I think it is called empathy.
I do not hide the fact that shitty parents/ child abusers WILL make me mad.
Also who the fuck an act indifferent towards dog fuckers?
Come on dude. People can only detach so much before something makes them mad.

When someone posts something not to my liking I tend to keep it pushing.


----------



## lolnah (Feb 3, 2022)

Ultimately I have the right to shit on your bad grammar. Are you ESL?


----------



## NerdShamer (Feb 3, 2022)

KimCoppolaAficionado said:


> Care to put your money where your mouth is, faggot?
> 2200 EST, 05/28/2020, 4210 Wolfetown Rd, Cherokee, NC 28719
> Bring as many of your cowardly friends as you want; I'll go to prison, but all of you will go to the morgue.


Idk, A&H feels fine to me.


----------



## Exigent Circumcisions (Feb 4, 2022)

Oliveoil said:


> Also who the fuck an act indifferent towards dog fuckers?


Right? We should be applauding them.


----------



## Leslie Nielsen (Feb 4, 2022)

People getting personally asshurt and holier than thou on the farms isn't some new phenomenon. Why do you think all those rules exist. And you've never seen BP if you think these complaints you're making are unique to A&N. Shit, the politsperg sticker exists because oldfags can't post in a thread without writing a novel about the history of the American left and right.


----------



## WhatIsThePunchline (Feb 4, 2022)

All communities eventually stagnate. Rot is inevitable.

Also the whining about A&H is dumb. 'Oh no, people post newspaper articles about politics. That's so much dumber than my one thousand page thread about some guy who's a fat narcissist.'


----------



## NerdShamer (Feb 4, 2022)

Leslie Nielsen said:


> People getting personally asshurt and holier than thou on the farms isn't some new phenomenon.


Just look at Null, if you want an example.


----------



## The Crow (Feb 4, 2022)

"Pride comes before the fall".


----------



## El Goblina (Feb 4, 2022)

Proverbs 8:13: To fear Yahweh is to hate evil: pride, and arrogancy, and the evil way, and the froward mouth, do I hate.


----------



## thegooddoctor (Feb 6, 2022)

NerdShamer said:


> Just look at Null, if you want an example.

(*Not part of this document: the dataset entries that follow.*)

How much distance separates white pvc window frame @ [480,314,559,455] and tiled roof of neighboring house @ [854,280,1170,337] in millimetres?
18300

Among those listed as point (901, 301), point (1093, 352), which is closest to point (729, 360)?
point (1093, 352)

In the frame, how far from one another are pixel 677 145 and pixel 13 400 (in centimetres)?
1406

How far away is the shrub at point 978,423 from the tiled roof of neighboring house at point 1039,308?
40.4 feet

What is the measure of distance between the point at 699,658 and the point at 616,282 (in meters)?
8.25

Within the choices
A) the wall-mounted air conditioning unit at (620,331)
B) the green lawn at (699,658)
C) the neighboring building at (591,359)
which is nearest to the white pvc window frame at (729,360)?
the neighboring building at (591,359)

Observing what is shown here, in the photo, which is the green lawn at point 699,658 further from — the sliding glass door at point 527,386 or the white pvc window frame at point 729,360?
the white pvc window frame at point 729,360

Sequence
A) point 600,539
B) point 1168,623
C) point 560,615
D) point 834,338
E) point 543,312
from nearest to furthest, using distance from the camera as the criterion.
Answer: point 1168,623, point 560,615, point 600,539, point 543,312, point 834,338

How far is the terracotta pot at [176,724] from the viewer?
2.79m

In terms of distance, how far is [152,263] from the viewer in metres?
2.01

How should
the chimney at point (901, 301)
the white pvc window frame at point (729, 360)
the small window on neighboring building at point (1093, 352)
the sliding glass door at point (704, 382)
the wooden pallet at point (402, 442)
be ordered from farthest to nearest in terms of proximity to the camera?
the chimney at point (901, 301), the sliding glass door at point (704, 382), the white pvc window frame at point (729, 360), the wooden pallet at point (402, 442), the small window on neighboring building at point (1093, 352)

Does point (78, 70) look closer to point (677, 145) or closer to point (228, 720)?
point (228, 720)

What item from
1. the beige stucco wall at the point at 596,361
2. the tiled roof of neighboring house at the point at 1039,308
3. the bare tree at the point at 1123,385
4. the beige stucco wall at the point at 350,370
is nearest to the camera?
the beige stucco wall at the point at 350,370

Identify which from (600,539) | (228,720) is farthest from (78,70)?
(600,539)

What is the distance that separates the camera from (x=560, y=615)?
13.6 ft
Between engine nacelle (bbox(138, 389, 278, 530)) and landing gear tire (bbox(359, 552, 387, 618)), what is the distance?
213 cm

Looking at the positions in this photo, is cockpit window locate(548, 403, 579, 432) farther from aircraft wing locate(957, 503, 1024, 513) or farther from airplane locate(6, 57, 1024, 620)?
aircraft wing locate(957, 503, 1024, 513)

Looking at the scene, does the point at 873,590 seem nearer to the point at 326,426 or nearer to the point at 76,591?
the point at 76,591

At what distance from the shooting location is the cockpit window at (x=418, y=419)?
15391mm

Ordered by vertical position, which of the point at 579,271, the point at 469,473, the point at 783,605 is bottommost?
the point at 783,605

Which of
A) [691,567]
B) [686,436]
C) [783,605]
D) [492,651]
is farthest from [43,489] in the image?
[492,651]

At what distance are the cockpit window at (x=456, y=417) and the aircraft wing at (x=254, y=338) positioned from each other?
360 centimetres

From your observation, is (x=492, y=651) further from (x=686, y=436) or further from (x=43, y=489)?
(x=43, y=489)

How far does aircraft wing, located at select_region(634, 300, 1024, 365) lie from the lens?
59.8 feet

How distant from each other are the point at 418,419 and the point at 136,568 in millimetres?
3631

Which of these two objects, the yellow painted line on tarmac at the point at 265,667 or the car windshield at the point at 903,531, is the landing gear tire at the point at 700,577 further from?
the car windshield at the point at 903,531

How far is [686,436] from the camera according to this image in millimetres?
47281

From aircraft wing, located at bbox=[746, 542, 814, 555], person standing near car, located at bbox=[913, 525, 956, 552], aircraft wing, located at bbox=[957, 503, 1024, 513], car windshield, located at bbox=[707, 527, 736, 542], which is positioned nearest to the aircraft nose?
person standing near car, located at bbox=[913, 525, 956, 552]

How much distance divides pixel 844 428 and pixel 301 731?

Exactly the guy is clever but extremely arrogant, maybe that’s why the farms has lasted as long as it has heh.


----------



## thegooddoctor (Feb 7, 2022)

The Mass Shooter Ron Soye said:


> Quote some examples.


I already have as the main subject, literally just dive into thread in A&N or A and H and half of them will be bitching about how someone doesn’t share their political  opinion or side of their politautistic spectrum.


----------



## Canoodler (Feb 7, 2022)

not reading all that shit


----------



## WaveBreak (Feb 7, 2022)

Are you trying to make me bow down to your beliefs OP????


----------



## The Mass Shooter Ron Soye (Feb 7, 2022)

thegooddoctor said:


> I already have as the main subject, literally just dive into thread in A&N or A and H and half of them will be bitching about how someone doesn’t share their political  opinion or side of their politautistic spectrum.


You didn't quote anything. Literally go to those places, multi-quote the most toxic and arrogant fuckers you can find, and insert them into a post here to summon them.


----------



## Niggernerd (Feb 7, 2022)

No but we all fucked ur mum LOL


----------



## thegooddoctor (Feb 7, 2022)

The Mass Shooter Ron Soye said:


> You didn't quote anything. Literally go to those places, multi-quote the most toxic and arrogant fuckers you can find, and insert them into a post here to summon them.


Why should I? You can literally poke your head in to any thread on politics and I guarantee that you will find someone or something getting too autistic and worked up over contentious socio-political stuff. Why do you think A&H is called an ‘autistic thunderdome’ you must be at least somewhat aware of this, C’mon dude.


----------



## L50LasPak (Feb 7, 2022)

thegooddoctor said:


> Why should I? You can literally poke your head in to any thread on politics and I guarantee that you will find someone or something getting too autistic and worked up over contentious socio-political stuff. Why do you think A&H is called an ‘autistic thunderdome’ you must be at least somewhat aware of this, C’mon dude.


Funny, I see this sentiment everywhere but nobody tries to ever back it up. Makes me wonder.


----------



## Megatardingo (Feb 7, 2022)

I'm on the right side of history, you'll all suffer when I'm king.


----------



## thegooddoctor (Feb 7, 2022)

L50LasPak said:


> Funny, I see this sentiment everywhere but nobody tries to ever back it up. Makes me wonder.


It would be too time consuming for me to pick every single one, why should I make the effort,  your a mod and already are in charge of monitoring peoples posts, surely you deal with these angry spergs every day, wouldn’t you have noticed these kind of posts by now?


----------



## L50LasPak (Feb 7, 2022)

thegooddoctor said:


> It would be too time consuming for me to pick every single one, why should I make the effort,  your a mod and already are in charge of monitoring peoples posts, surely you deal with these angry spergs every day, wouldn’t you have noticed these kind of posts by now?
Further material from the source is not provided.